Unfortunately, she brought me: a person with all the visual sensibility of a house brick (Terre D’Egypte? Porphyry Red?). I sat vacant and unhelpful as she discussed nuances of verdigris and celadon, interjecting when something obvious struck me. “That one is yellow!” I would say, with toddler-like delight; or, “I like that.” Mostly I looked at colour charts.
One brand’s paint names, I decided, mainly fell into two name categories: posh girl or posh girl’s pony. We had lots of fun working these out. Jonquil, Evie, Pomona, Clove, Tawny, Brick and Buff: girls (the last two surely boarding school nicknames). Pippin, Gladstone, Teddy, Tyrian and Pompadour: ponies. I hope the paint people wouldn’t mind this impertinence; after all, they came up with Cuisse de Nymphe Emue, which translates as “overcome nymph’s thigh” (it’s a subtle, blushing pink). You can’t call a paint that without your tongue (Red Ochre?) at least slightly in your cheek (Nicaragua?).

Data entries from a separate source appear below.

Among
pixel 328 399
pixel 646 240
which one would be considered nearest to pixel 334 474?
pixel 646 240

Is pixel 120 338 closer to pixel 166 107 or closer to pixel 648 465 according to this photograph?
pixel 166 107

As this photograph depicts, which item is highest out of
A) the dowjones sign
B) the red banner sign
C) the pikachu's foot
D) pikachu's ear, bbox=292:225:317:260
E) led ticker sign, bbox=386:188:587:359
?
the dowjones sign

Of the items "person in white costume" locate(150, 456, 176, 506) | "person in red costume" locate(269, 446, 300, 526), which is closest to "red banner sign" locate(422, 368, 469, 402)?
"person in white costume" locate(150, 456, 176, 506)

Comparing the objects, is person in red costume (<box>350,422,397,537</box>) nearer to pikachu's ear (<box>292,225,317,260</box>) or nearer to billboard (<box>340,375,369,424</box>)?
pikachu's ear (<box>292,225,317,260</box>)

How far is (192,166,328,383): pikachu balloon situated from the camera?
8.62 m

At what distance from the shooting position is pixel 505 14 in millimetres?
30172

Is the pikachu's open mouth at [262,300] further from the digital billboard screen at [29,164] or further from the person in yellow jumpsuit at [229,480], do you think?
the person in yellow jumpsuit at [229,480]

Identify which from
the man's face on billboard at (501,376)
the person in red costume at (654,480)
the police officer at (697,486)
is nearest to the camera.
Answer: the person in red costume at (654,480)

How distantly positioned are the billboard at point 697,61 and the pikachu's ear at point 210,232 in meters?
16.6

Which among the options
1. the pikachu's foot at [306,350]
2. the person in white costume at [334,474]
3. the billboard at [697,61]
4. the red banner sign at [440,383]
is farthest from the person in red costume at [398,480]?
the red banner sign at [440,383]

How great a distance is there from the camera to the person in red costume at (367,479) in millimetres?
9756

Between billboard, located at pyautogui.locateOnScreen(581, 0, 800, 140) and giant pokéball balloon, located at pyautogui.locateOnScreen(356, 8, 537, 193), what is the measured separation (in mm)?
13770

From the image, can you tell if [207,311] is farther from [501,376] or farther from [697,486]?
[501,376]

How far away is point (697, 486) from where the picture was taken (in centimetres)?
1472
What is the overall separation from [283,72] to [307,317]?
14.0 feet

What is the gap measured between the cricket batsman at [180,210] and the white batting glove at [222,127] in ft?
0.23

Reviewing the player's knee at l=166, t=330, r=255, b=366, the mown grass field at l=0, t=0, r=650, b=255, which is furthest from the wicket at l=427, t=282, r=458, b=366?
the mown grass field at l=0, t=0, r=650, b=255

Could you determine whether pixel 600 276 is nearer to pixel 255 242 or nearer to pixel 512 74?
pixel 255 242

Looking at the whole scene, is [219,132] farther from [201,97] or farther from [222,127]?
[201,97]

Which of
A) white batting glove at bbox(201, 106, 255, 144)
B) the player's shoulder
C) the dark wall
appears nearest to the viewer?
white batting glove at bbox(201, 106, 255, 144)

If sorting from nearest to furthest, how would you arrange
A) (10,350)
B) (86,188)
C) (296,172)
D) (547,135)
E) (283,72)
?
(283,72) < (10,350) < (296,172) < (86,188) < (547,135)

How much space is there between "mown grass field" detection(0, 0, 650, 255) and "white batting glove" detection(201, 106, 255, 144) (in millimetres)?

It’s endlessly mocked and parodied (most recently in a mobile phone ad: “Anaemic Moon? Scrubbed Cauliflower?”), but is any creative endeavour more challenging than naming paints? I used to write alluring descriptions of nondescript chain hotel rooms and that barely reaches the foothills of invention compared with a paint chart. How do they do it? I read up on the philosophy behind Farrow & Ball’s Elephant’s Breath (already fashionable in the 1870s, apparently) and how a paint was named Harajuku Morning (holiday memories and a playlist), but I’m none the wiser. The name choices never feel wrong to me, either: I often look at a baby and think, “No, you’re definitely not an Oscar”; I’ve never felt that about, say, a brown swatch of paint called Wainscot. These people are geniuses. Forget the Booker – there should be a prize for paint naming.